I flailed along paddling for over 16 years in the world of dragon boating. I had the same issues in my stoke for many years. And I had the same results.
Without the stages of training within a cycle of progression we stay the same. So what kept me stuck? Ego. I thought I was good. And, within the comfort of my team, I was. But I was no longer coachable. And, I must have been good enough cause coach stopped correcting me, right? I had embraced being “good enough” thinking the coaches direction was for the new paddler. Little did I realize that the reason the coach stopped coaching me is I had become uncoachable.
What did being uncoachable look like for me?
- I did what was required but never gave more than anyone else
- I started bench coaching others
- I questioned coach decisions when they didn’t align with my wants
- I felt my talent was mine, not a result of the coaching I received
- I did the training that suited me, not the club program
I had become a big fish in a small pond. I liked being that fish, it was safe, it was easy, it validated how I felt about myself as a paddler. It was a form of denial of my skill level, my commitment to the sport and my ability to see myself as anything other than a good paddler.
I went to practices, did what was asked and did the drills but I was not progressing in any way.

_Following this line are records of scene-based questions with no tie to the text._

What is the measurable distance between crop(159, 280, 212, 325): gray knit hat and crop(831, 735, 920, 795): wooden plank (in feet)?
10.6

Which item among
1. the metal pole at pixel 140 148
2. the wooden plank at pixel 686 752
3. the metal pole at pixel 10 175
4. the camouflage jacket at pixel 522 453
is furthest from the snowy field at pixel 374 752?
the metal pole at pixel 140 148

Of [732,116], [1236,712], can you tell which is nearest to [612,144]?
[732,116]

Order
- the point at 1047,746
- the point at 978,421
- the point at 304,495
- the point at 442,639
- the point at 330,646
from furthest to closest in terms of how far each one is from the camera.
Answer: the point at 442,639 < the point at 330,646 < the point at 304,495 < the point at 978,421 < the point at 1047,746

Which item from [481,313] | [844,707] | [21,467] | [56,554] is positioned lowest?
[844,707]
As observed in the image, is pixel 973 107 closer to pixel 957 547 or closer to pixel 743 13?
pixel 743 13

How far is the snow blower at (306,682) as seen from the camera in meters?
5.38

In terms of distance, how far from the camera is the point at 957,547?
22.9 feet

I had that dam chicken wing for 14 years!!!
I have coached people like myself who I am still correcting the same issues after 5 years. This tells me that athletes are stuck in the rut of being a “GOOD enough”. The only way out of the rut is to:
- Do the club programs, as laid out, without question and without fail, consistently
- Leave the club/team and find a coach who inspires you to change
- Attend camps and clinics to see yourself in comparison to others
- Get video review, it doesn’t lie
- Go to selection camps to see how good you really are
- Go to selection camps to see how many opportunities a coach offers for change to take place
So if we want to be better a GOOD athlete we probably don’t have to change a thing. If we want to be a top athlete, we have to train in progression within a program intended to make lasting change that challenges and evolves our fitness, skills and mindset!
Why Programs? Step by step processes build energy where undisciplined or scattered attempts may teach you skills but progressions is the development that leads to change. Peaking and reaching potential happens in a systematic approach with training in cycles towards a goal.